*TO DO*. Return the complete listing without omission.

*TASK DATA*.
-- Opening Marker --

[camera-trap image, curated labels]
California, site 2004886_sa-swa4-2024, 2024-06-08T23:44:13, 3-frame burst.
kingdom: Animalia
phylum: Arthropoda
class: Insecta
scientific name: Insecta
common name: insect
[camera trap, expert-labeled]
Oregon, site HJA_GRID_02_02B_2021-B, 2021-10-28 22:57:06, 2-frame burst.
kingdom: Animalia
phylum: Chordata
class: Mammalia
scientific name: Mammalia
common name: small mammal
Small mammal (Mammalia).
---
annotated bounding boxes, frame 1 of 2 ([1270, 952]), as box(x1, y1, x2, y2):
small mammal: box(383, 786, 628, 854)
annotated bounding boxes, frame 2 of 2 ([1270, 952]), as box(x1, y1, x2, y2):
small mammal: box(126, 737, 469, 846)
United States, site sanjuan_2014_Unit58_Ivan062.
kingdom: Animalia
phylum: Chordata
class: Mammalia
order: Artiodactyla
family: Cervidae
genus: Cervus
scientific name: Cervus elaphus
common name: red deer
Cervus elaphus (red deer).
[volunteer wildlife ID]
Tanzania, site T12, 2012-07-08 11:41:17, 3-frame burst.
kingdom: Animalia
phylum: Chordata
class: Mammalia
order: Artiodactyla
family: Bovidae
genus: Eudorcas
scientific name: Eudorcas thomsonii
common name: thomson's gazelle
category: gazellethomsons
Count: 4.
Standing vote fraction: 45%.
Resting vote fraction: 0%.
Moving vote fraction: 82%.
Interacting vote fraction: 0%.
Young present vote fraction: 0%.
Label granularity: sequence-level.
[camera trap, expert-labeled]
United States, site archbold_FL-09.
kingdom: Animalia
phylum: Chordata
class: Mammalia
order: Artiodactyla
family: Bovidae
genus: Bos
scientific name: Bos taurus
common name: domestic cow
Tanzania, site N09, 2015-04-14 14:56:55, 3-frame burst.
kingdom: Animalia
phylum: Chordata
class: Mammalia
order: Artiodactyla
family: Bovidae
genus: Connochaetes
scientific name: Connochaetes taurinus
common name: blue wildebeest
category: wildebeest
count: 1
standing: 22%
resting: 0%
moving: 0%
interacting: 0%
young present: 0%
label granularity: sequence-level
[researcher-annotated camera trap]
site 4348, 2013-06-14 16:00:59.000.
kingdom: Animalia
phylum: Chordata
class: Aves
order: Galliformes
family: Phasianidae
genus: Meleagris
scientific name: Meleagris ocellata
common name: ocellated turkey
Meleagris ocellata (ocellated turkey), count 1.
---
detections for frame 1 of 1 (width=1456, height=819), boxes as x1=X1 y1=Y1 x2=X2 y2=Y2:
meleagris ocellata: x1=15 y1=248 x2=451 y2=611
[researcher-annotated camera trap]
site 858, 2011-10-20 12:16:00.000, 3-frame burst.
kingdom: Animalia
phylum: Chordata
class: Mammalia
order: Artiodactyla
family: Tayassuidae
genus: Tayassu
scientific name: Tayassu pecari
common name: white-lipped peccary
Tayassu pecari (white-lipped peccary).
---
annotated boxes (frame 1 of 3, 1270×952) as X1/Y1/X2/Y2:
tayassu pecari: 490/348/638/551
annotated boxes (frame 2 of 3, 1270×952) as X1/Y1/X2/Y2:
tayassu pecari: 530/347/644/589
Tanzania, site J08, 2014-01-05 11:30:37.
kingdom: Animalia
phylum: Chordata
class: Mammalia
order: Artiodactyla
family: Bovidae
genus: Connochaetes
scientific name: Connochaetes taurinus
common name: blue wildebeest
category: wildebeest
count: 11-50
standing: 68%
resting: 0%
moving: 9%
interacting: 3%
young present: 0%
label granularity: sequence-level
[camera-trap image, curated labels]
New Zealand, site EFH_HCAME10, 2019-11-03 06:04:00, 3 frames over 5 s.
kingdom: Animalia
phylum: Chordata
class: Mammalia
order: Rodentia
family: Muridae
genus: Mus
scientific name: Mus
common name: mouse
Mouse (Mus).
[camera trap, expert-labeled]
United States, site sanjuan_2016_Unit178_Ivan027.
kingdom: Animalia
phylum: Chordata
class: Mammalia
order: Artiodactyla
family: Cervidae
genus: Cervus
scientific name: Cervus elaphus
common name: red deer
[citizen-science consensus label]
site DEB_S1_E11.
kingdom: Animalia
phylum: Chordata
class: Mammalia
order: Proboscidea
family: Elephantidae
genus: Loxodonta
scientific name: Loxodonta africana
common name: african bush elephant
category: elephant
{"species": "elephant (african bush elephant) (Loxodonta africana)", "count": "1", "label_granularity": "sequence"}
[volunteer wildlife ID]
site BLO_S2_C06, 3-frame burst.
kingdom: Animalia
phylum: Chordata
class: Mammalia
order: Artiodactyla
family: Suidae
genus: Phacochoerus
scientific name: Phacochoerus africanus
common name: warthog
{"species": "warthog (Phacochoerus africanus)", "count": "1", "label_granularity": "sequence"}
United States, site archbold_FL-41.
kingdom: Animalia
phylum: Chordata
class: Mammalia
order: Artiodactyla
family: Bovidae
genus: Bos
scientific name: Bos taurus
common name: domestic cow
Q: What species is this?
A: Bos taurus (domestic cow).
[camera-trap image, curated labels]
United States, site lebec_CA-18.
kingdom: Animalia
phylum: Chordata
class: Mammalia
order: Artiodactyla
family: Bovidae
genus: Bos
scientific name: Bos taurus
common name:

-- Closing Marker --

*ANSWER TO THE EXERCISE*.
[camera-trap image, curated labels]
California, site 2004886_sa-swa4-2024, 2024-06-08T23:44:13, 3-frame burst.
kingdom: Animalia
phylum: Arthropoda
class: Insecta
scientific name: Insecta
common name: insect
[camera trap, expert-labeled]
Oregon, site HJA_GRID_02_02B_2021-B, 2021-10-28 22:57:06, 2-frame burst.
kingdom: Animalia
phylum: Chordata
class: Mammalia
scientific name: Mammalia
common name: small mammal
Small mammal (Mammalia).
---
annotated bounding boxes, frame 1 of 2 ([1270, 952]), as box(x1, y1, x2, y2):
small mammal: box(383, 786, 628, 854)
annotated bounding boxes, frame 2 of 2 ([1270, 952]), as box(x1, y1, x2, y2):
small mammal: box(126, 737, 469, 846)
United States, site sanjuan_2014_Unit58_Ivan062.
kingdom: Animalia
phylum: Chordata
class: Mammalia
order: Artiodactyla
family: Cervidae
genus: Cervus
scientific name: Cervus elaphus
common name: red deer
Cervus elaphus (red deer).
[volunteer wildlife ID]
Tanzania, site T12, 2012-07-08 11:41:17, 3-frame burst.
kingdom: Animalia
phylum: Chordata
class: Mammalia
order: Artiodactyla
family: Bovidae
genus: Eudorcas
scientific name: Eudorcas thomsonii
common name: thomson's gazelle
category: gazellethomsons
Count: 4.
Standing vote fraction: 45%.
Resting vote fraction: 0%.
Moving vote fraction: 82%.
Interacting vote fraction: 0%.
Young present vote fraction: 0%.
Label granularity: sequence-level.
[camera trap, expert-labeled]
United States, site archbold_FL-09.
kingdom: Animalia
phylum: Chordata
class: Mammalia
order: Artiodactyla
family: Bovidae
genus: Bos
scientific name: Bos taurus
common name: domestic cow
Tanzania, site N09, 2015-04-14 14:56:55, 3-frame burst.
kingdom: Animalia
phylum: Chordata
class: Mammalia
order: Artiodactyla
family: Bovidae
genus: Connochaetes
scientific name: Connochaetes taurinus
common name: blue wildebeest
category: wildebeest
count: 1
standing: 22%
resting: 0%
moving: 0%
interacting: 0%
young present: 0%
label granularity: sequence-level
[researcher-annotated camera trap]
site 4348, 2013-06-14 16:00:59.000.
kingdom: Animalia
phylum: Chordata
class: Aves
order: Galliformes
family: Phasianidae
genus: Meleagris
scientific name: Meleagris ocellata
common name: ocellated turkey
Meleagris ocellata (ocellated turkey), count 1.
---
detections for frame 1 of 1 (width=1456, height=819), boxes as x1=X1 y1=Y1 x2=X2 y2=Y2:
meleagris ocellata: x1=15 y1=248 x2=451 y2=611
[researcher-annotated camera trap]
site 858, 2011-10-20 12:16:00.000, 3-frame burst.
kingdom: Animalia
phylum: Chordata
class: Mammalia
order: Artiodactyla
family: Tayassuidae
genus: Tayassu
scientific name: Tayassu pecari
common name: white-lipped peccary
Tayassu pecari (white-lipped peccary).
---
annotated boxes (frame 1 of 3, 1270×952) as X1/Y1/X2/Y2:
tayassu pecari: 490/348/638/551
annotated boxes (frame 2 of 3, 1270×952) as X1/Y1/X2/Y2:
tayassu pecari: 530/347/644/589
Tanzania, site J08, 2014-01-05 11:30:37.
kingdom: Animalia
phylum: Chordata
class: Mammalia
order: Artiodactyla
family: Bovidae
genus: Connochaetes
scientific name: Connochaetes taurinus
common name: blue wildebeest
category: wildebeest
count: 11-50
standing: 68%
resting: 0%
moving: 9%
interacting: 3%
young present: 0%
label granularity: sequence-level
[camera-trap image, curated labels]
New Zealand, site EFH_HCAME10, 2019-11-03 06:04:00, 3 frames over 5 s.
kingdom: Animalia
phylum: Chordata
class: Mammalia
order: Rodentia
family: Muridae
genus: Mus
scientific name: Mus
common name: mouse
Mouse (Mus).
[camera trap, expert-labeled]
United States, site sanjuan_2016_Unit178_Ivan027.
kingdom: Animalia
phylum: Chordata
class: Mammalia
order: Artiodactyla
family: Cervidae
genus: Cervus
scientific name: Cervus elaphus
common name: red deer
[citizen-science consensus label]
site DEB_S1_E11.
kingdom: Animalia
phylum: Chordata
class: Mammalia
order: Proboscidea
family: Elephantidae
genus: Loxodonta
scientific name: Loxodonta africana
common name: african bush elephant
category: elephant
{"species": "elephant (african bush elephant) (Loxodonta africana)", "count": "1", "label_granularity": "sequence"}
[volunteer wildlife ID]
site BLO_S2_C06, 3-frame burst.
kingdom: Animalia
phylum: Chordata
class: Mammalia
order: Artiodactyla
family: Suidae
genus: Phacochoerus
scientific name: Phacochoerus africanus
common name: warthog
{"species": "warthog (Phacochoerus africanus)", "count": "1", "label_granularity": "sequence"}
United States, site archbold_FL-41.
kingdom: Animalia
phylum: Chordata
class: Mammalia
order: Artiodactyla
family: Bovidae
genus: Bos
scientific name: Bos taurus
common name: domestic cow
Q: What species is this?
A: Bos taurus (domestic cow).
[camera-trap image, curated labels]
United States, site lebec_CA-18.
kingdom: Animalia
phylum: Chordata
class: Mammalia
order: Artiodactyla
family: Bovidae
genus: Bos
scientific name: Bos taurus
common name:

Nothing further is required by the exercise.